On the face of it, you may think that the URLs are the same, but on closer inspection, you’ll notice that one URL has a trailing forward slash and the other doesn’t. This is actually quite a common issue.
Let’s dive into the reasons why and learn how to fix it.
Why are duplicate URLs within Google Analytics an issue?
The main frustration with duplicate URLs is that any GA report which identifies pages by the URL will split data depending on the actual URL accessed, despite the fact that the page content remains unchanged.
In the example below, because one of the page URLs has a trailing slash, there are two results for the same page instead of one.
Can you fix duplicate URLs manually?
To determine whether you can fix duplicate URLs in Google Analytics manually, you first need to know where the destination URL originates from.
Let’s take a quick look at what you can do:
- Amend all internal links to your website to use the same URL (with or without the trailing slash).
- Update any external links under your control (directory listings, guest blog posts, social media links etc).
- Supply the correct URL to all future partners, referrers and affiliates.
- Reach out and ask existing partners and referrers to update their URLs.
When you can fix a URL, you should do so for the sake of consistency. However, you can’t stop anyone linking to your site, or to any URL they wish, thus adopting a reactive approach will be a never-ending task.
Can you fix duplicate URLs in reports automatically?
Yes you can. The most effective way to fix this issue, is by using a Google Analytics Filter. (Note, this doesn’t fix the actual URL or the input data to GA, but fixes all the data in your GA Reports.
Google Analytics filters work by following a set of pre-determined rules to process the data before it enters Google Analytics. In this sense, what you need to do is create a filter in GA which adds a forward slash to the end of any target URL which does not have one.
Note, not all URLs require a trailing forward slash, such as /xyz.html or /guides/best-guide.pdf.
How to fix duplicate URLs in Google Analytics reports with a filter:
In order to fix duplicate URLs in Google Analytics, we need to create a custom filter. This is done with the Admin > Account > Property > View
Warning: You should never create custom filters in your master view.
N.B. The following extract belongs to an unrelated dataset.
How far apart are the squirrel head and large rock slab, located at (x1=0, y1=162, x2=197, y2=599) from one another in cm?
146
This is because once GA processes the data, you cannot revert back, there is no ‘undo’.
As best practice, you should always have a master (unfiltered) view, and preferably two other views, such as live and test. If you only have one view, I strongly recommend creating the other views before performing this task.
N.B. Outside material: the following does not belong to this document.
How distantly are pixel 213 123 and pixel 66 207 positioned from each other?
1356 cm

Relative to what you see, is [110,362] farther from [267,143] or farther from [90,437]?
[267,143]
Once you have created your test view, navigate to it and select ‘filters’
Create a new filter with the following data as in the example below:
- Filter Name: Pages Add Trailing Slash
- Filter Type: Custom > Advanced
- Field A: -> Extract A: Request URI
- Copy & Paste the Following: ^(/[a-z0–9/_\-]*[^/])$
- Output To -> Constructor: Request URI
- Copy & Paste the following: $A1/
- Leave all other settings as default
- Press Save
Your new filter should look like this:
Your custom filter is now ready. From this point on, all new data in the test view will be consistent.
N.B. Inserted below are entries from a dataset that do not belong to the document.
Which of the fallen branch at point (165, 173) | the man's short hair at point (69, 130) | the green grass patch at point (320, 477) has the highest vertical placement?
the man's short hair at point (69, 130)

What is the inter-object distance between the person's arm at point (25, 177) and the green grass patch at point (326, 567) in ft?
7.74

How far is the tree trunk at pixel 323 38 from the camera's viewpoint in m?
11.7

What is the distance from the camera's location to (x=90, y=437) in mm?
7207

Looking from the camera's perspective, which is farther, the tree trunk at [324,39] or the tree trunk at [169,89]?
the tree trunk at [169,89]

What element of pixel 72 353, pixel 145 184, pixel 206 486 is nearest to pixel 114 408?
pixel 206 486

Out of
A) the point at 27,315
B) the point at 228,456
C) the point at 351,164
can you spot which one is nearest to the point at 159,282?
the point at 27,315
How can you test your GA filter?
Navigate to your Real-Time reports, you will see the live URLs being accessed on your website.
If you open two variations of the same URL in separate browser windows or tabs, you will notice that only one version of the URL appears in the report, but with 2 active pages. If other users are on your website (hopefully) whilst you test, bear in mind that you may see more than 2 active pages.
Make your new filter live!
Now that you’ve tested that the filter works correctly, you can safely re-create the filter in your live view, being careful to copy the setup exactly. Again, don’t add the filter to your master view.
I would also recommend leaving the test filter in your test view, as you may want to test that the filter does not conflict with any tests you perform in future. But if you’re completely happy, of course you can remove them, it’s a test view after all!
This is working for urls with only letters but it does not work with any url that has numbers in it. EG: /2020_news. We have news pages and the parent folder does not have the trailing slash and neither do the pages below.
Hi Michelle, my apologies, when I prepared the blog it looks like Microsoft Word auto-formatted a portion of the code within the Request URI field. The second hyphen was converted to a long dash which meant the code wouldn’t work on pages which start with numbers… I have updated the code in the post and it now works correctly!